2.3. The place of performance under Art. 5(1) of the Lugano Convention
a) Regarding the concept of the place of performance, the lower court stated that a clear distinction must be made between the place of delivery and the delivery instruction. The place of delivery is the destination of the goods. [The place of delivery] can be freely determined by the parties, without any further legal consequences, i.e., concerning jurisdiction of the courts. The place of delivery can but does not have to coincide with the place of performance in legal terms, and usually this is not the case either. The place of performance is a place where the goods are supposed to get out of the seller's sphere of influence, whereby, the risk passes to the buyer. An obligation regarding a specific item is basically an obligation to be performed at the place of the debtor [Holschuld]. In accordance with that, Art. 31 (a)-(c) CISG, that is the applicable lex causae, provides that the place of delivery is either the place of dispatch or the seller's place of business. Therefore, the seller is obliged to deliver the goods to the buyer, and it does not assume the risk for the goods during transportation. A different agreement on the place of performance can be made legally as long as it includes the parties' agreement regarding significant issues. Thus, it is for the party enforcing such an agreement, to plead that far-reaching consequences, i.e., regarding justification of the jurisdiction and the passing of risk, were identified by the parties and they reached a consensus on those (exhibit 3, p. 5).

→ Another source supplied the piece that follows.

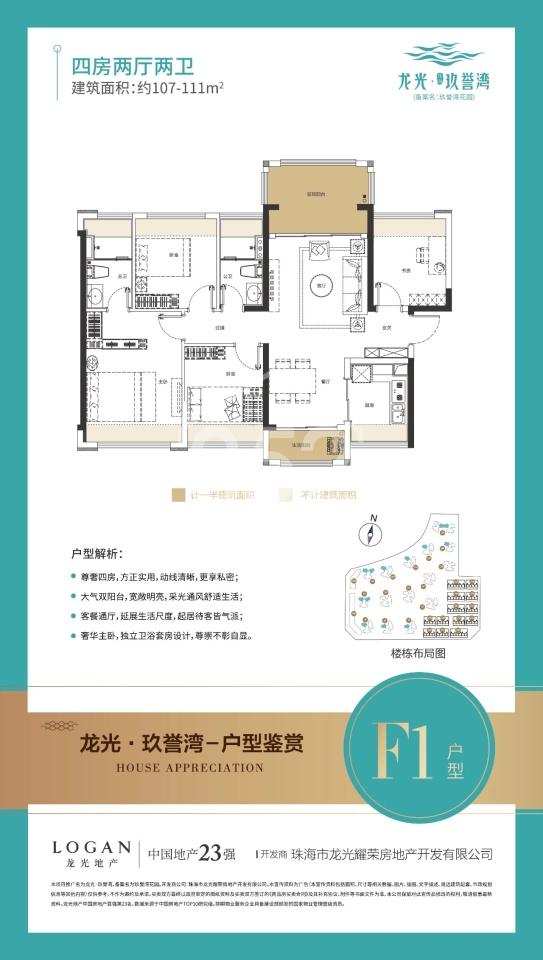 F1戶型 107-111㎡ 四房兩廳兩衛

In [Buyer]'s submissions, no substantiated arguments could be found regarding when, where and how an agreement had been concluded regarding the place of performance that would substantiate jurisdiction of the court at that place, and the latter issue could not be proved either. The [Buyer]'s evidence was basically limited to a reference to the bill of delivery and [Seller]'s invoice. Yet, these documents showed only that the delivery address was [Buyer]'s warehouse in D___ (Switzerland). No further written agreement is included in these documents. Although an agreement on the place of performance could be implied as well, here again, [Buyer] failed to provide the necessary evidence. In order to state that there was an agreement on the place of performance, it is not enough to make a mere reference to it, especially if the place of delivery was not exactly the same as the place of performance under legal terms. [Buyer] did not present any factual arguments that could be qualified as an objection to an agreement on the place of performance; therefore, it is unnecessary to perform any relating examination. In addition, approval of an agreement having huge disadvantages to a party should not be implied in a frivolous manner. In any event, [Buyer] should not have stated that [Seller] approved the agreement on the place of performance, based on an agreement on the place of delivery. In lack of such an agreement, the place of delivery must be determined in accordance with Art. 31(a)-(c) CISG. Under those provisions, the place of performance was not in Switzerland but in Germany. Therefore, [Seller]'s argument regarding lack of jurisdiction must be admitted and the [Buyer]'s claim must be rejected (exhibit 3, p. 6-8).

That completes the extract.